EXERCISE INSTRUCTIONS:
A. Against the article on the film Chaos Theory, judge whether each statement holds: (i) the film was shot in Coquitlam and Squamish, British Columbia; (ii) its running time is 97 minutes; (iii) critics reviewed it positively. Answer yes or no for each and quote the deciding words of the article.
B. Reproduce the portion of the article on the film Chaos Theory between "The morning of" and "Jesse's mother Susan.", inclusive.

SOURCE DOCUMENT:
- Theatrical release poster
- Directed by: Marcos Siega
- Written by: Daniel Taplitz
- Produced by: Barbara Kelly Frederic Golchan Erica Westheimer
- Starring: Ryan Reynolds; Stuart Townsend; Emily Mortimer; Sarah Chalke; Mike Erwin;
- Cinematography: Ramsey Nickell
- Edited by: Nicholas Erasmus
- Music by: Gilad Benamram
- Production companies: Castle Rock Entertainment Lone Star Film Group Frederic Golchan Productions
- Distributed by: Warner Bros. Pictures
- Release date: April 11, 2008;
- Running time: 87 minutes
- Country: United States
- Language: English
- Box office: $338,440

= Chaos Theory (film) =

Chaos Theory is a 2008 American comedy drama film starring Ryan Reynolds, Emily Mortimer, and Stuart Townsend. The film was directed by Marcos Siega, written by Daniel Taplitz and was shot in Coquitlam and Squamish, British Columbia.

Obsessively organized efficiency expert Frank Allen tells his future son-in-law Ed how his life had unraveled in unexpected ways when he was forced to learn to forgive his wife's transgression, in response to his cold feet.

The film performed poorly in theaters and was not positively reviewed by critics.

== Plot ==

The morning of his wedding to Jesse, Ed is having doubts, having learned his fiancée had slept with one of his friends while on a break from him. Cornered before he can escape by Jesse's father Frank, he begins describing the ups and downs of his relationship with Jesse's mother Susan.

MATERIAL:
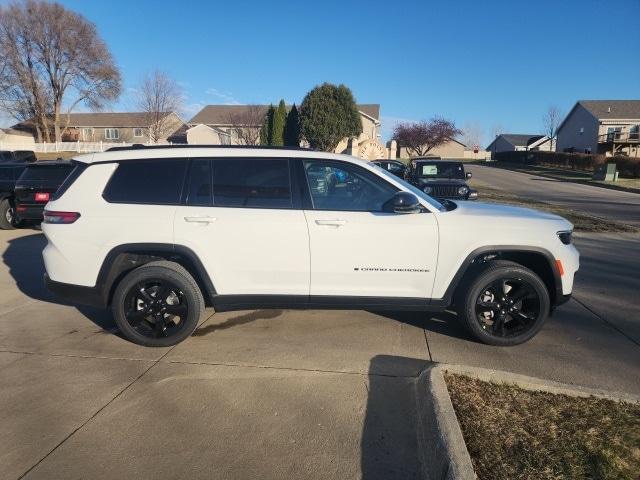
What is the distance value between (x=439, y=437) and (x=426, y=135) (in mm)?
66374

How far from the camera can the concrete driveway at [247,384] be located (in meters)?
2.71

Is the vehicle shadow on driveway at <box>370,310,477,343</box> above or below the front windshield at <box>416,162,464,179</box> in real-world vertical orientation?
below

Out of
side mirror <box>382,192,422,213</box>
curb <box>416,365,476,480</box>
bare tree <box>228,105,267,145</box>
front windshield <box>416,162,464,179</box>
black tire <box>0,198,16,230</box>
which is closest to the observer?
curb <box>416,365,476,480</box>

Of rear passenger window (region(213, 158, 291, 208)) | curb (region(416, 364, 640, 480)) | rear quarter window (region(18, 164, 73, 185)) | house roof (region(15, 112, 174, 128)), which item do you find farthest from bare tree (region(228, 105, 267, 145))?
curb (region(416, 364, 640, 480))

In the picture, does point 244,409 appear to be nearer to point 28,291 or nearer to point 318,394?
point 318,394

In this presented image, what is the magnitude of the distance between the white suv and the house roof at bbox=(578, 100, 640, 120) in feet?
204

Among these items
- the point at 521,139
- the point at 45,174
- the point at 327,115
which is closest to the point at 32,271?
the point at 45,174

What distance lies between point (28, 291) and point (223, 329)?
3142mm

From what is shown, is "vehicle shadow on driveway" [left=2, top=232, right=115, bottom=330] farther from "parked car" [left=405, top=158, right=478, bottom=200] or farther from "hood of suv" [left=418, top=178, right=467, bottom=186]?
"hood of suv" [left=418, top=178, right=467, bottom=186]

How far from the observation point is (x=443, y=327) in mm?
4789

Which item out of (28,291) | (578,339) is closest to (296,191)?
(578,339)

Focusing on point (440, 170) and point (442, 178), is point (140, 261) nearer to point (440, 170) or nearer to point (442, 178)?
point (442, 178)

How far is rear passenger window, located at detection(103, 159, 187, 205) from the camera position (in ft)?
13.6

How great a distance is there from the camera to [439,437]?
2.68m
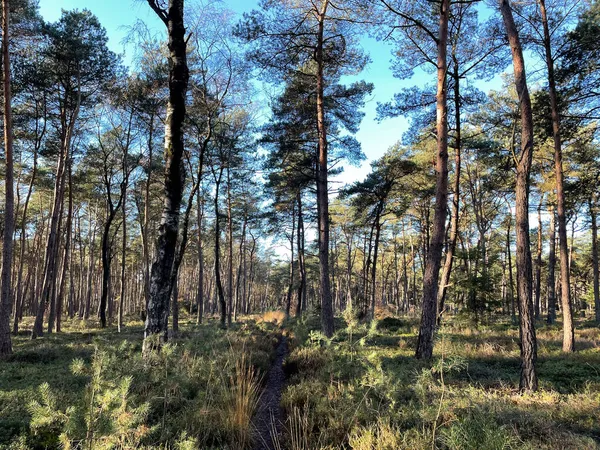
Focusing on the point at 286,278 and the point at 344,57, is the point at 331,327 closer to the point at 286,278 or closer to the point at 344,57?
the point at 344,57

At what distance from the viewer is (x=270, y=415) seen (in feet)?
15.2

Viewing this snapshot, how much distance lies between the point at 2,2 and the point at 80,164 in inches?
378

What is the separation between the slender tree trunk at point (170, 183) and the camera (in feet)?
18.9

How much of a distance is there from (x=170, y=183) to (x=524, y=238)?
640 cm

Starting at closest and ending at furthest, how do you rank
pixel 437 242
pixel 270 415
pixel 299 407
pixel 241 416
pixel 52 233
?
pixel 241 416 < pixel 299 407 < pixel 270 415 < pixel 437 242 < pixel 52 233

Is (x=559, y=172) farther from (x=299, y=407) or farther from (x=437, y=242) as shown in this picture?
(x=299, y=407)

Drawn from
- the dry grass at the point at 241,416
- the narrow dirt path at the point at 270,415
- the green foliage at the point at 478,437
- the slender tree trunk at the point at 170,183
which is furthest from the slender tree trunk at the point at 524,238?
the slender tree trunk at the point at 170,183

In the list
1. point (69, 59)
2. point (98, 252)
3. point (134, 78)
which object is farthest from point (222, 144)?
point (98, 252)

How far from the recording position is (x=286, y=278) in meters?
50.5

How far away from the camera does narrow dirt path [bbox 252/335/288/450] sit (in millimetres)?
3704

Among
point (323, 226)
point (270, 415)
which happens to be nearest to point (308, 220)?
point (323, 226)

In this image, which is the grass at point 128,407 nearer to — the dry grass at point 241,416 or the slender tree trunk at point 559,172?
the dry grass at point 241,416

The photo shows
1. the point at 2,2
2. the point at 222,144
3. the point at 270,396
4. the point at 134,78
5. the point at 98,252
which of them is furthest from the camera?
the point at 98,252

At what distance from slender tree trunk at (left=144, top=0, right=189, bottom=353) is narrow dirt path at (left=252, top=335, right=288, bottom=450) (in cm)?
217
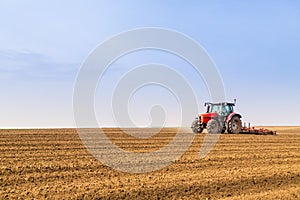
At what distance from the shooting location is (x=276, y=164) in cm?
1189

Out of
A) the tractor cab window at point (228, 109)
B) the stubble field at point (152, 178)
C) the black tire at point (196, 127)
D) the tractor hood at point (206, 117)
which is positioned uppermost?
the tractor cab window at point (228, 109)

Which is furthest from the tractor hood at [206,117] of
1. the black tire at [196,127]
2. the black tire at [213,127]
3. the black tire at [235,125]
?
the black tire at [235,125]

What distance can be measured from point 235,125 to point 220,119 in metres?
0.96

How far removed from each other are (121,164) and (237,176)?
326 cm

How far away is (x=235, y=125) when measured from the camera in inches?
948

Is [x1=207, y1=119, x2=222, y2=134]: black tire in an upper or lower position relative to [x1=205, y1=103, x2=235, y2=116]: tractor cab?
lower

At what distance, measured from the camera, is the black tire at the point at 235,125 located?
2386cm

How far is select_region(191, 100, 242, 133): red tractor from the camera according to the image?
23.5m

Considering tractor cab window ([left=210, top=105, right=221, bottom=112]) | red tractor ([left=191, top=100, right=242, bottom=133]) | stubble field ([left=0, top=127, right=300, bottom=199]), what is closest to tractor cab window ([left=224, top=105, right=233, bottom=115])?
red tractor ([left=191, top=100, right=242, bottom=133])

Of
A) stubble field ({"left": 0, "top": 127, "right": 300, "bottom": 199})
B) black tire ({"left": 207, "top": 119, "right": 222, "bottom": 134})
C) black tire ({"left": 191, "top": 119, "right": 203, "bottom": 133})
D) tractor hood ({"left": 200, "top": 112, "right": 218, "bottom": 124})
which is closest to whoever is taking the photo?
stubble field ({"left": 0, "top": 127, "right": 300, "bottom": 199})

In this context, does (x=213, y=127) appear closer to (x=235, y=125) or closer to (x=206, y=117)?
(x=206, y=117)

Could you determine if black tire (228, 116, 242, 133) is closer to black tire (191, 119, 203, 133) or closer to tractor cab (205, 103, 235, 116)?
tractor cab (205, 103, 235, 116)

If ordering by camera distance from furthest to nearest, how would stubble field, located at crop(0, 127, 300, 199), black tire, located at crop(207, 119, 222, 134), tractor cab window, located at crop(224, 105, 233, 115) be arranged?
tractor cab window, located at crop(224, 105, 233, 115), black tire, located at crop(207, 119, 222, 134), stubble field, located at crop(0, 127, 300, 199)

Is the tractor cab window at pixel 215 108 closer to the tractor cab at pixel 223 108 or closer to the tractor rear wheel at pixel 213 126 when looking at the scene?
the tractor cab at pixel 223 108
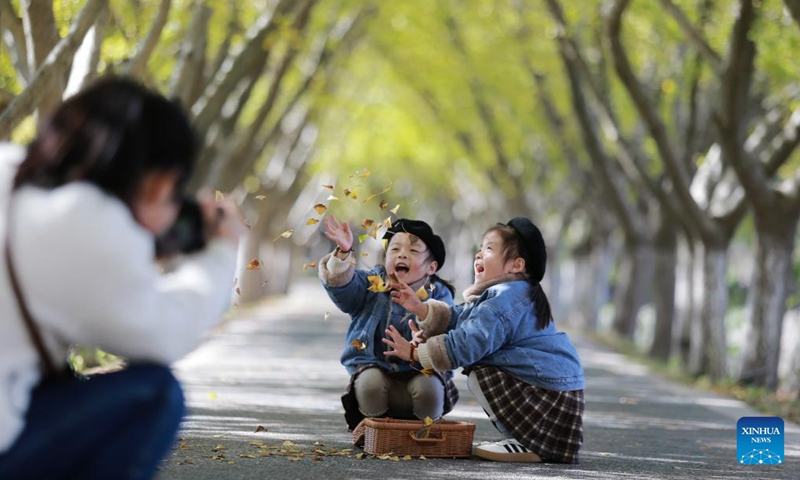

RESULTS OF THE TASKS:
A.
(i) Yes: "was shot in Coquitlam and Squamish, British Columbia"
(ii) No: "Running time: 87 minutes"
(iii) No: "was not positively reviewed by critics"

B.
The morning of his wedding to Jesse, Ed is having doubts, having learned his fiancée had slept with one of his friends while on a break from him. Cornered before he can escape by Jesse's father Frank, he begins describing the ups and downs of his relationship with Jesse's mother Susan.